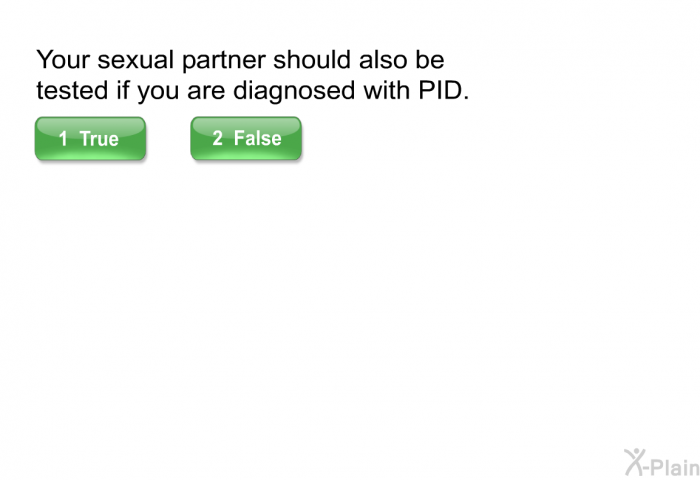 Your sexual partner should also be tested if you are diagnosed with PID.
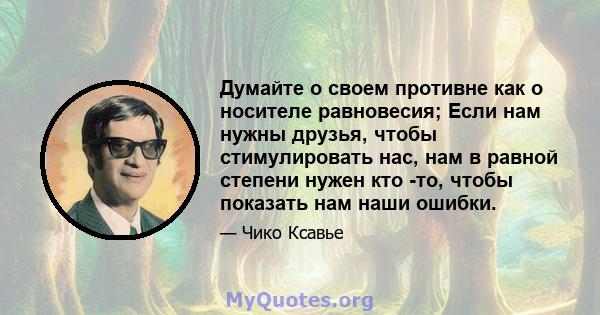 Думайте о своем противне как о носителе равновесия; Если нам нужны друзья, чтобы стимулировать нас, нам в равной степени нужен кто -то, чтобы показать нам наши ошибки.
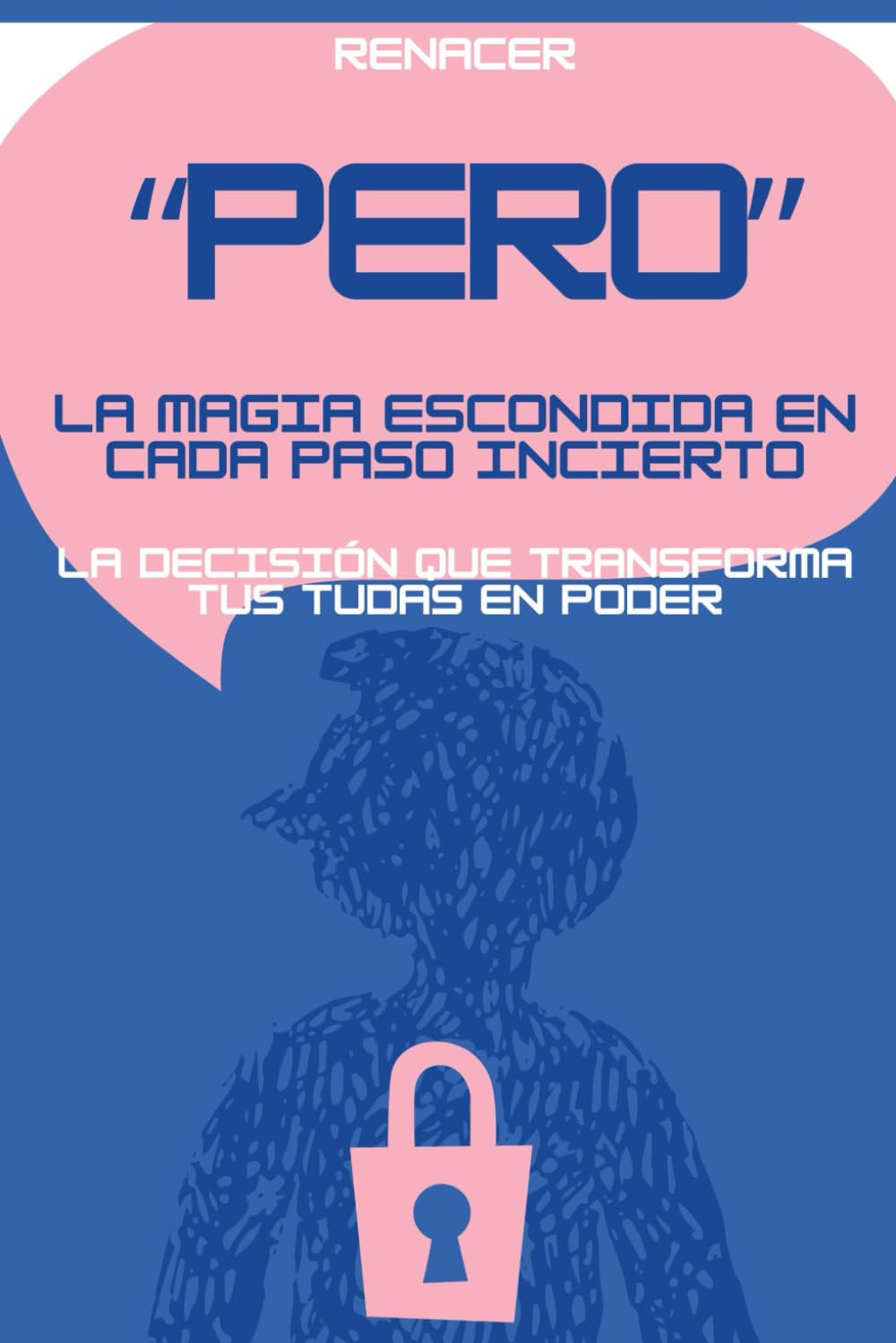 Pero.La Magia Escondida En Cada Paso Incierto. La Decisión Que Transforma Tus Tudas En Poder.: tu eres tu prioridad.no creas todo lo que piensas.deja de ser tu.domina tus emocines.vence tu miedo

· · · ·

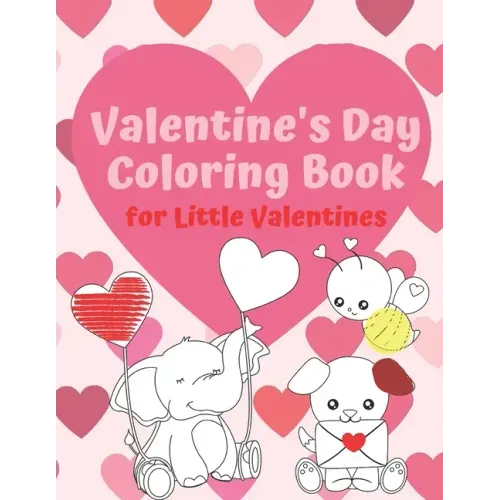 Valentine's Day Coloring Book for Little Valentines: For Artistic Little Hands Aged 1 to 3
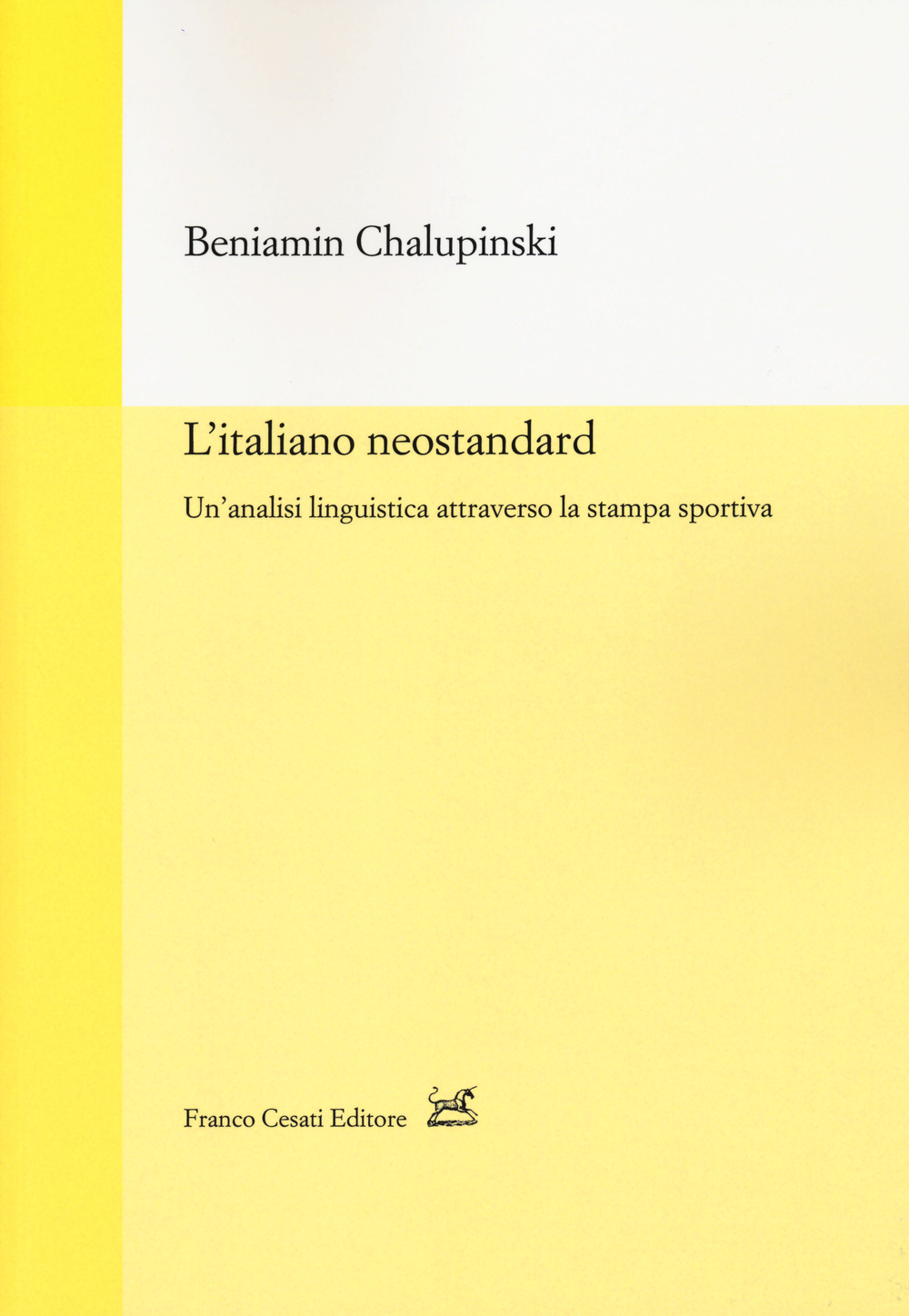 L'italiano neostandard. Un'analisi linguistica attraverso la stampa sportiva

· · · ·

Using the records above, return word for word the lines that begin at the one containing "Your sexual partner" and end at the one containing "Pero.La Magia Escondida", both of them included and no pictures.

_RESULT OF THE TASK_
 Your sexual partner should also be tested if you are diagnosed with PID.
 Думайте о своем противне как о носителе равновесия; Если нам нужны друзья, чтобы стимулировать нас, нам в равной степени нужен кто -то, чтобы показать нам наши ошибки.
 Pero.La Magia Escondida En Cada Paso Incierto. La Decisión Que Transforma Tus Tudas En Poder.: tu eres tu prioridad.no creas todo lo que piensas.deja de ser tu.domina tus emocines.vence tu miedo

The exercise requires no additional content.